You’re going there? The no-parents card?” Holly smiled; they both chuckled. “I have parents, yeah,” Alison said, “but ever since they bought that stupid second house in Carmel they forgot they have a daughter. They are more interested in themselves. They might as well be dead.”

  “Alison Nichole Lewis, how dare you say that!”

  “I know,” she said, head hung. “I didn’t mean it.”

  “I’m sure they love you to death. How could anyone not?” Holly’s sip from her coffee was cut short. “Crap, I forgot I have an interview tonight at six.”

  “Oh yeah?
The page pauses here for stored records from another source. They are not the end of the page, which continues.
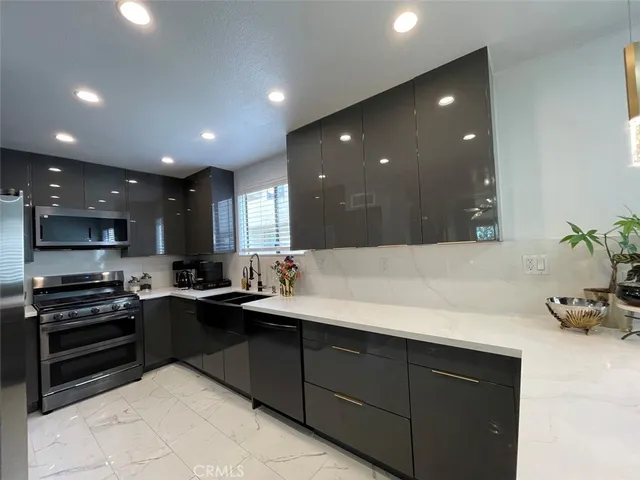 $895,000 | 5305 White Oak Avenue, Unit F, Encino, CA 91316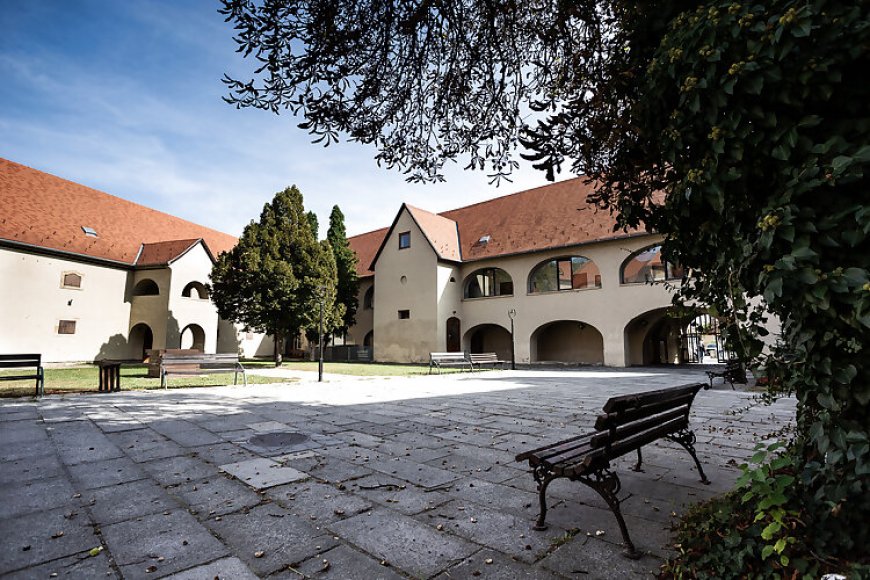 Huszárvár Hotel Kastélyszálló Szerencs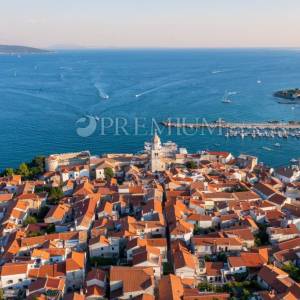 Grad Krk – zemljište pravilnog oblika, top lokacija!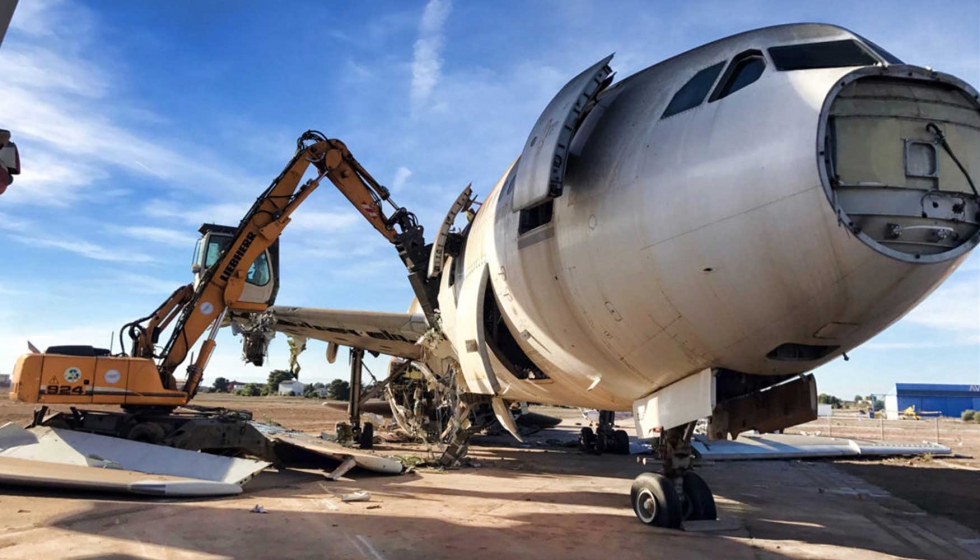 Operaciones de desmantelamiento de la estructura de una aeronave, para su posterior reciclado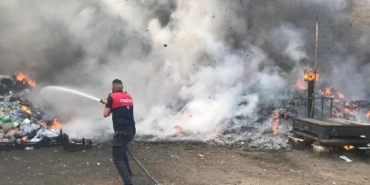 Ağrı’da ikinci el eşya dükkanı tamamen yandı 16 Ağrıda ikinci el eşya dükkanı tamamen yandı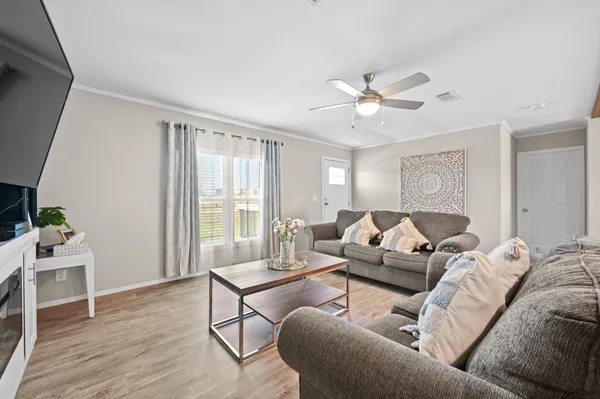 $349,900 | 117 Castellana Way, Elgin, TX 78621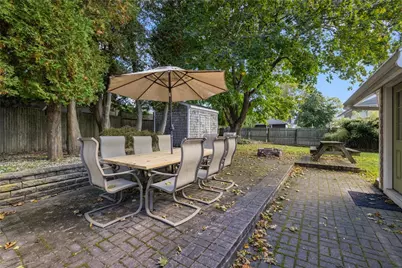 127 West Main Road, Middletown, RI 02842 - Photo 29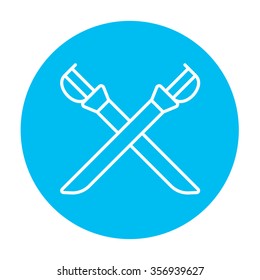 Icono de línea de sable cruzado para web, móvil e infografía. Icono de blanco vector en el círculo azul claro aislado en fondo blanco.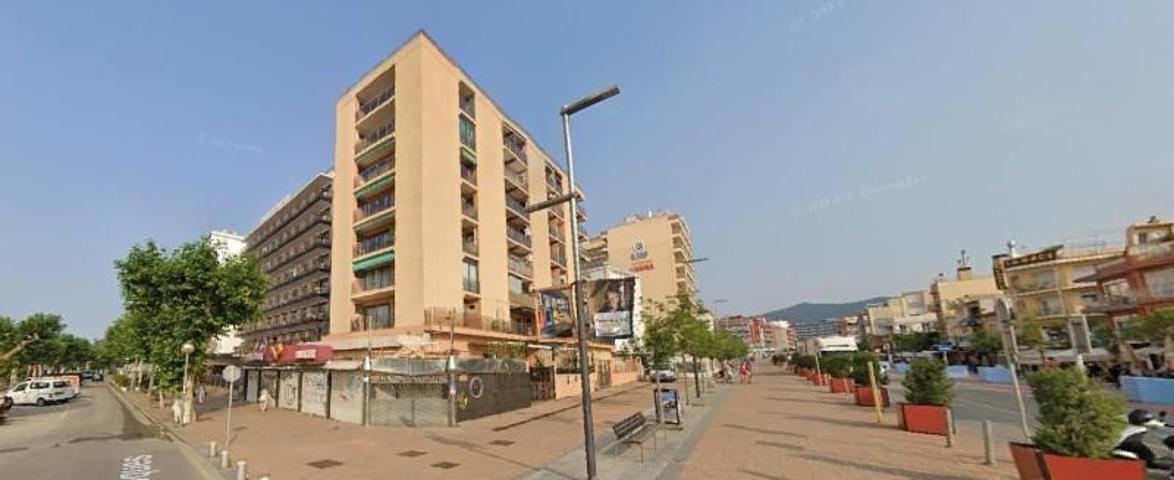 Local comercial en venta en Calella, TurÍstica photo 0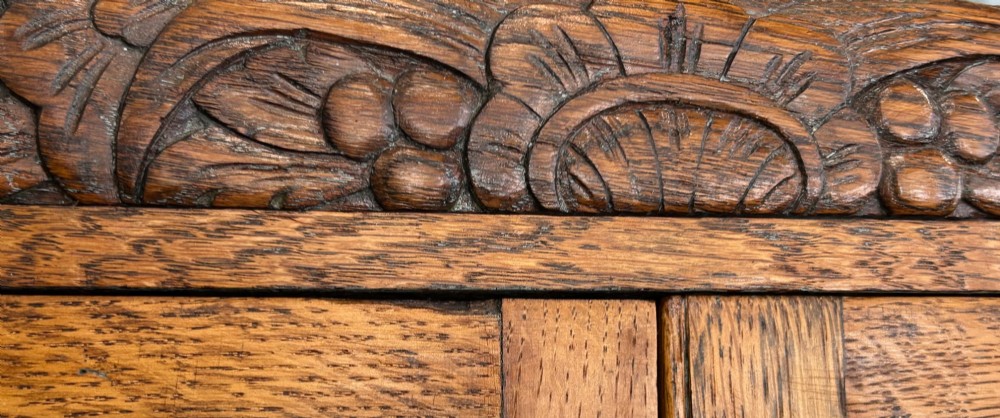 Art deco oak display cabinet View IV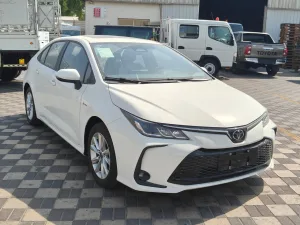 2025 تويوتا كورولا Hybrid LE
Who is it?”

  “His name is Jesse Michaels. Lives in San Diego. Came heavily recommended by Curtis, so I’m hoping he plays well.”

  “With the tour coming up, how is Kloss going to transition the new guitarist?”

  “He isn’t sure,” Holly said.

  Alison sipped her frappuccino and checked her watch again. “I don’t have a lot of time. Let’s go to CVS so I can get to the dentist.”

  “All right. Are you coming home after the dentist? We need to finish the Louisville and Nashville provisions still. I need you to take a look at my computer, as well. It’s still screwed up.”

  “Yeah, I know. I saw you whacking at it from the living room this morning. It’s going to be a long day. Long night.”

  “Week,” Holly corrected.

  “I can’t wait for the tour to start so I can take some time off.”

  “Yeah, at least you get time off,” Holly whined. “I don’t. I have to follow them on tour. It’s going to suck being away from you for six weeks.”

  “I’m sorry, hun. I’ll fly out and see you, all right?”

  Holly brightened. “You promise?”

  “I promise. Let’s get out of here.”

  Chapter 3

  Her voice. I could only describe its effect as remembering a word that has long been stuck on the tip of your tongue; in my case, for twenty-three years. The girl stood in front of the gentleman who stood in front of me. How did I not notice her before? I couldn’t see her face adequately from my place in line. I sidled into view and gaped at her. My chronic arm pain numbed as a wave of dopamine crashed into me, not unlike a drug. I was high. High on her.